Moonpig
Moonpig website has had a major security flaw exposing user's personal details for 17 monthsMoonpig

A major security flaw has been found in the Android app of Moonpig (a personalised greeting cards company) revealing the account details of millions of users.

Discovered by app developer Paul Price, the issue was first reported to Moonpig in August 2013, but after twice saying the problem would be fixed, it remains a threat, forcing Price to disclose the vulnerability in public.

The failure means every account - some three million, according to Moonpig - and the name, date of birth, email and street address associated with them can be discovered by hackers, along with the expiry dates and last four digits of every user's credit card. It also means that orders can be placed under any account.

Half-arsed security measures

Price said in a blog post: "I've seen some half-arsed security measures in my time but this just takes the biscuit. Whoever architected this system needs to be waterboarded...there's no authentication at all and you can pass in any customer ID to impersonate them.

"An attacker could easily place orders on other customers' accounts, add/retrieve card information, view saved addresses, view orders and much more."

Moonpig quickly became a Twitter trending topic in London after the blog post was published on 5 January, but as security experts were telling users to immediately delete their accounts, Moonpig was tweeting about the return of ITV drama Broadchurch. The company has at least shut down access to the offending application API, but is yet to respond publicly.

Moonpig's system was also found to not be rate limited, meaning a hacker could easily search the database hundreds of thousands of times in quick succession, and given user IDs are sequential, gathering up data on every customer wouldn't be difficult. Price reckons this could be done "in a few hours - very scary indeed."

Price contacted Moonpig on 18 August 2013 and "after a few emails back and forth their reasoning was legacy code and they'll 'get right on it.'"

But by September 2014, 13 months later, Price sent a follow up email and was told the flaw would be fixed "after Christmas."

Price said on his blog post: "Initially I was going to wait until they fixed their live endpoints but given the timeframes I've decided to publish this post to force Moonpig to fix the issue and protect the privacy of their customers.

"17 months is more than enough time to fix an issue like this. It appears customer privacy is not a priority to Moonpig."

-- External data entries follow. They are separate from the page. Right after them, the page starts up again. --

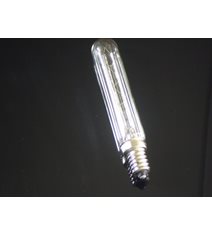 Glödlampa rörlampa klar E14, 15W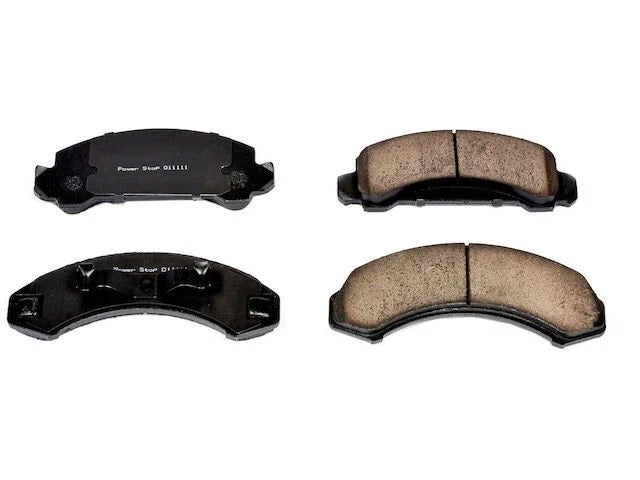 Front Brake Pad Set for Mazda Navajo (1991–1994) HC492VZ
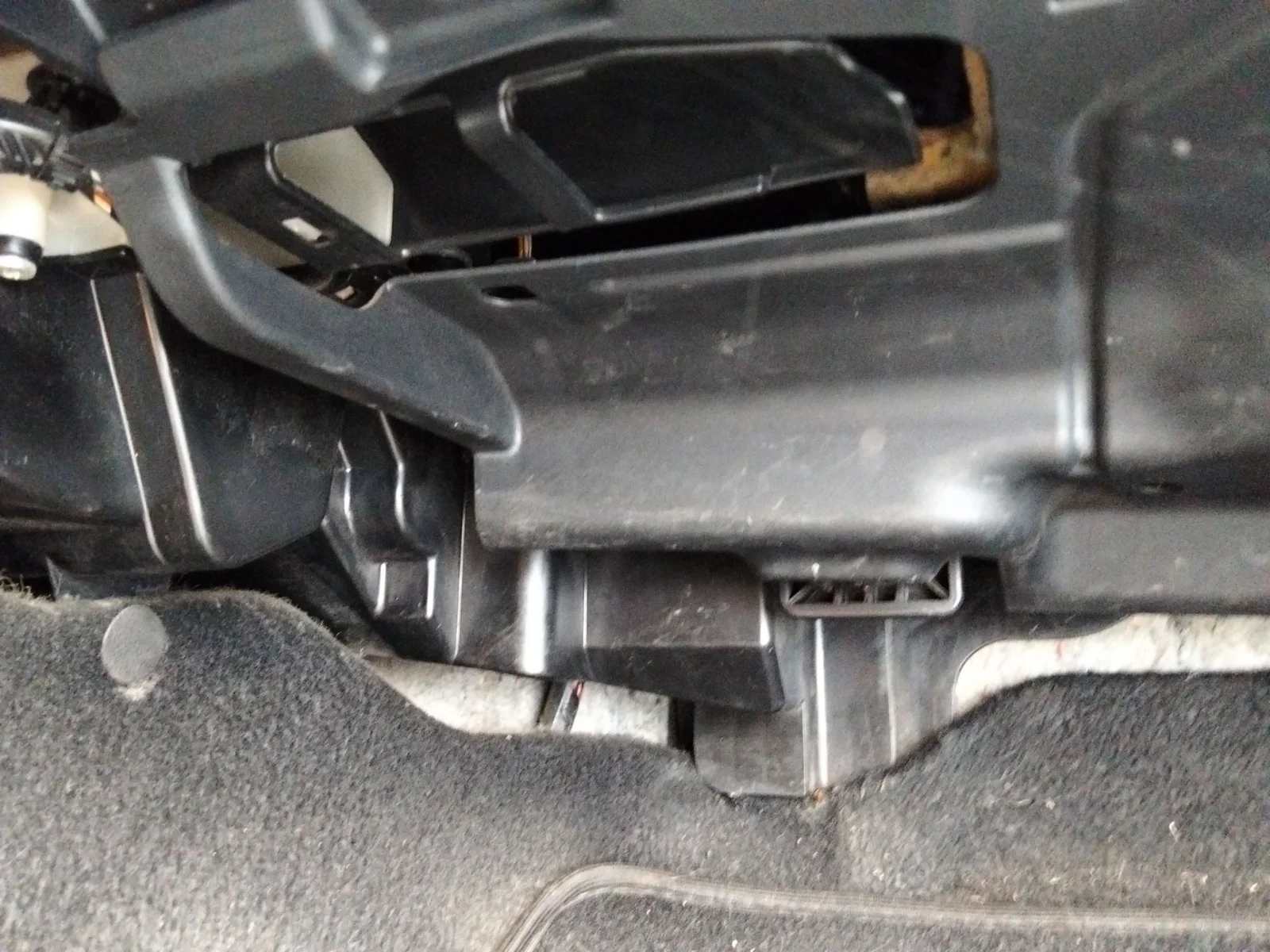 Foto de VENTILADOR CALEFACCION MAZDA 6 BERLINA (GH) 2.2 Turbodiesel CAT (163 CV / 120 KW)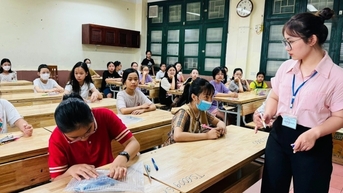 Điểm chuẩn lớp 6 THCS Cầu Giấy và loạt "trường điểm" tăng cao nhất 2,75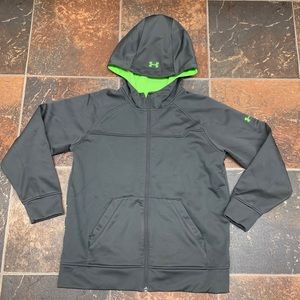 Under Armour Stormwear Jacket Youth Large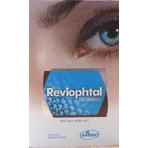 VITAR Reviophtal LUTEIN MAX 1×60 cps, food supplement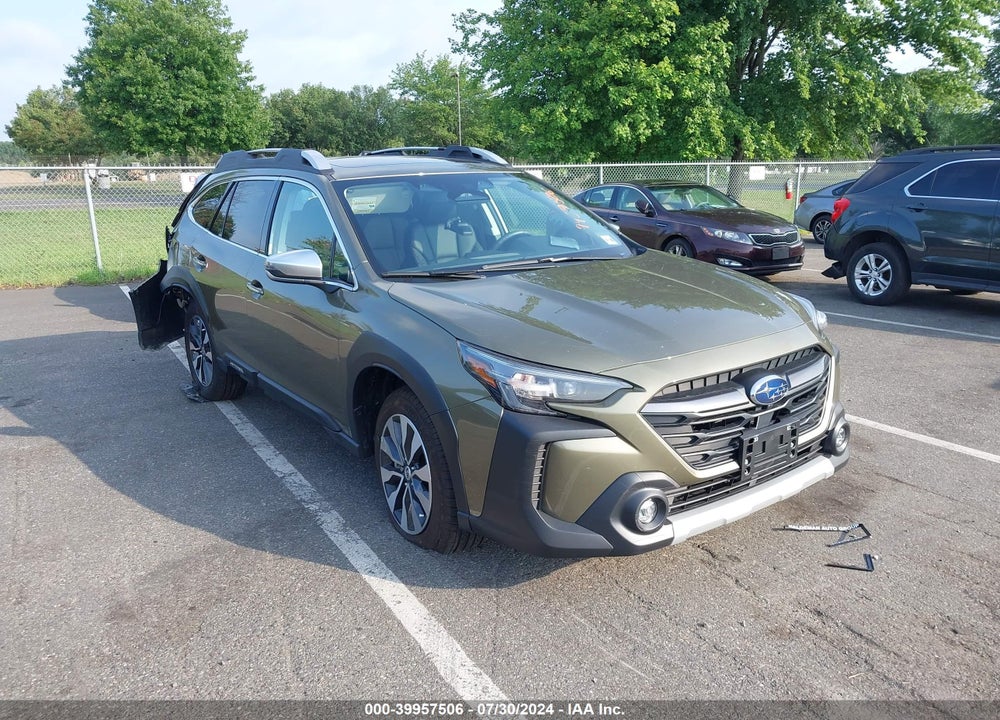 2024 SUBARU OUTBACK TOURING VIN: 4S4BTAPCXR3212868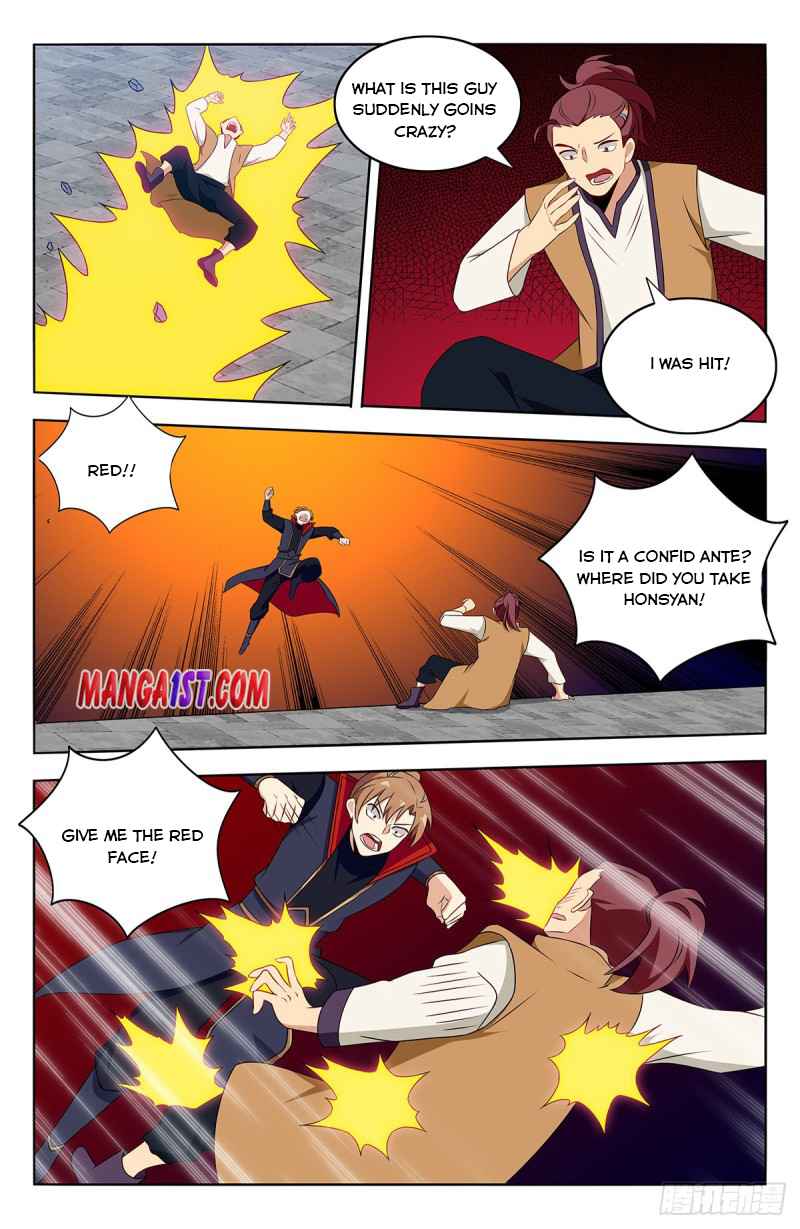 Strongest Anti M.E.T.A (Ultimate Scheming System) Chapter 388 - Page 12
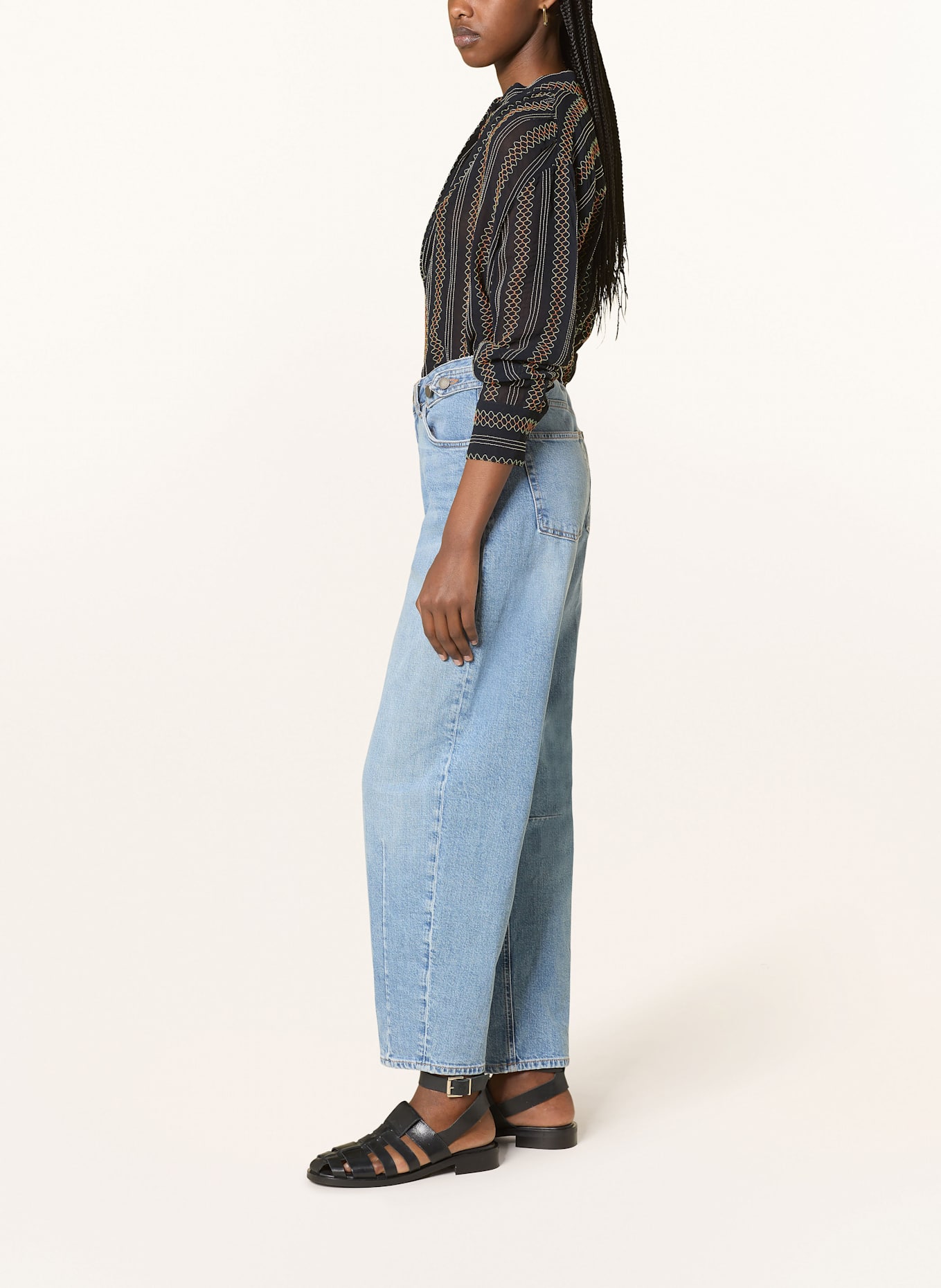 HEYANNO Mom Jeans MMHGOOD, Farbe: 406 LIGHT BLUE (Bild 4)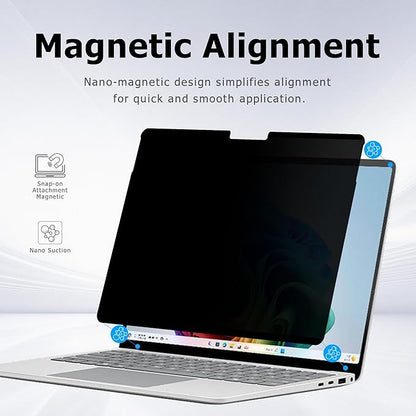 Megoo Magnetic Privacy Screen Protector - Image 3
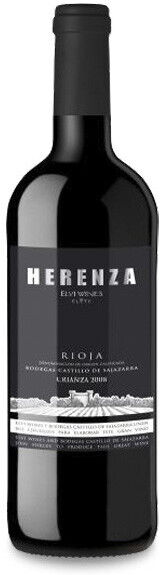 Elvi Wines Herenza Crianza Kosher 2022 - 75cl
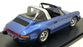 KK Scale 1/18 Scale Diecast KKDC180681 - Porsche 911 SC Targa 1977 - Blue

UPDATE: Moonpig has released the following statement:

"We are aware of the claims made this morning regarding the security of customer data within our Apps. We can assure our customers that all password and payment information is and has always been safe. The security of your shopping experience at Moonpig is extremely important to us and we are investigating the detail behind today's report as a priority. As a precaution, our Apps will be unavailable for a time whilst we conduct these investigations and we will work to resume a normal service as soon as possible. The desktop and mobile websites are unaffected."